** TESTO DI PARTENZA **
Il ritratto tacitiano di Petronio
18.
Di Petronio comincerò più da lontano. Durante il giorno dormiva e
attendeva di notte alle necessità e ai piaceri della vita. Come ad altri la
loro operosità, così la sua indolenza gli aveva procurato grande rinomanza: ma
non era ritenuto un crapulone e un dissipato, come la maggior parte di quelli
che dànno fondo alle proprie fortune, bensì un voluttuoso raffinato, e quanto
più negli atti e nelle parole si dimostrava libero da pregiudizi e noncurante,
tanto più quella sua semplicità era accolta con simpatia. Tuttavia, come
proconsole in Bitinia, e poi come console, aveva dato prova di energia e di
competenza. Quindi, rituffatosi in una vita che era o voleva apparire viziosa,
fu accolto tra i pochi intimi del principe e alla corte di Nerone divenne l'arbitro
del buon gusto, il fine intenditore di quello che fosse, in mezzo a tanta
ricchezza, bello e raffinato. Di qui l'odio di Tigellino, che vide in lui un
rivale e quasi un maestro più esperto nella scienza dei piaceri. Egli eccita
nel principe la crudeltà, passione che era in lui più forte di ogni altra,
accusando Petronio di essere amico di Scevino. Fu corrotto uno schiavo perché
presentasse la denuncia: non gli è data possibilità di difesa; i suoi servi
sono tratti in catene.

** DATI GREZZI **
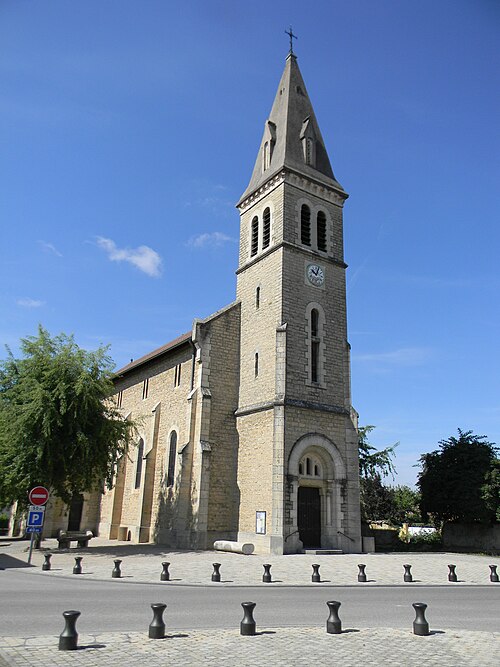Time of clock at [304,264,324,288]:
...
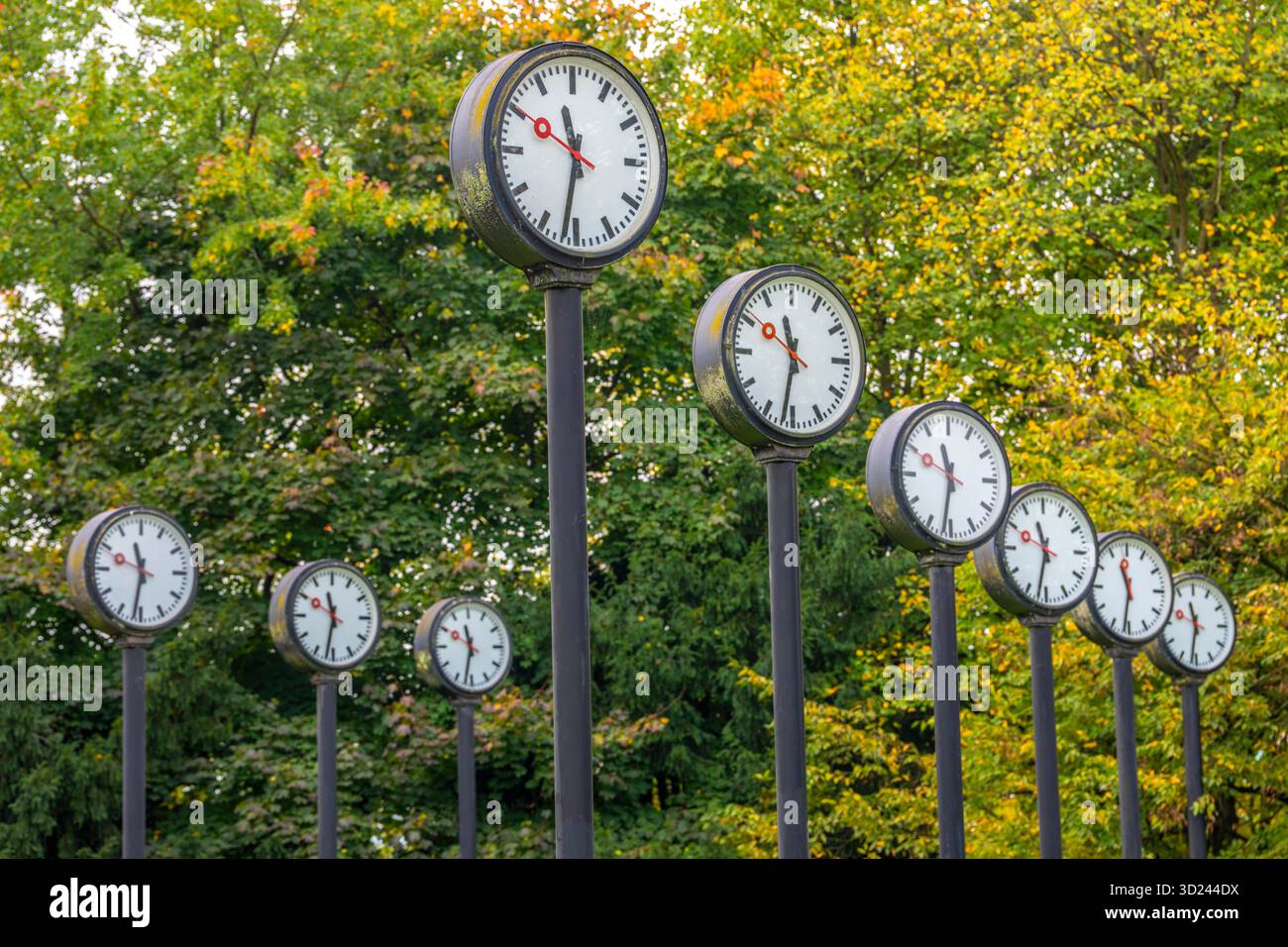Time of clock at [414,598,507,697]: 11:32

** CONSEGNE **
1) Elenca tutte le persone chiamate per nome nel ritratto di Petronio.
2) Riscrivi in forma di elenco puntato il paragrafo del ritratto di Petronio che inizia con "Di Petronio comincerò più da lontano", conservandone i fatti principali.
3) Prosegui il ritratto di Petronio a partire dalla sua ultima frase.
L'elenco non serve per svolgere il lavoro.

** RISPOSTE **
1) Petronio, Nerone, Tigellino, Scevino.

2)
- Dormiva di giorno e di notte si dedicava alle necessità e ai piaceri della vita.
- La sua indolenza gli aveva procurato grande fama; non era considerato un dissipato ma un voluttuoso raffinato, e la sua noncuranza era accolta con simpatia.
- Come proconsole in Bitinia e poi come console aveva dimostrato energia e competenza.
- Tornato a una vita viziosa, o che voleva sembrare tale, entrò tra gli intimi del principe e alla corte di Nerone divenne l'arbitro del buon gusto.
- Tigellino, che vedeva in lui un rivale, eccitò la crudeltà del principe accusando Petronio di essere amico di Scevino.
- Uno schiavo corrotto presentò la denuncia; a Petronio non fu data possibilità di difesa e i suoi servi furono messi in catene.

3)
19.
In quei giorni l'imperatore si era recato in Campania e Petronio, che
l'aveva accompagnato fino a Cuma, ricevette colà l'ordine di fermarsi. Egli non
tollerò gli indugi del timore e della speranza, né volle una morte troppo
precipitosa. Si incise le vene; poi le legò e di nuovo le riaperse; conversò
con gli amici, ma non di cose gravi o tali che gli procurassero fama di
fermezza: né stette ad ascoltare ragionamenti sull'immortalità dell'anima o
massime filosofiche, ma poesie leggere e versi scherzosi. Alcuni servi premiò,
altri fece frustare. Volle banchettare e dormire, perché la morte, quantunque
imposta, apparisse casuale. Non adulò nei suoi codicilli Nerone o
Tigellino o qualche altro personaggio potente, come erano soliti fare per lo più
i condannati a morte; ma, citando il nome di amasii e di prostitute, egli
raccontò tutte le vergogne del principe e l'aberrazione delle sue libidini e,
dopo avere sigillato, mandò lo scritto all'imperatore. Ruppe poi l'anello,
perché non fosse causa di rovina ad altri.
(Tacito,
Annales XVI 18-19; traduzione di A.
Resta Barrile)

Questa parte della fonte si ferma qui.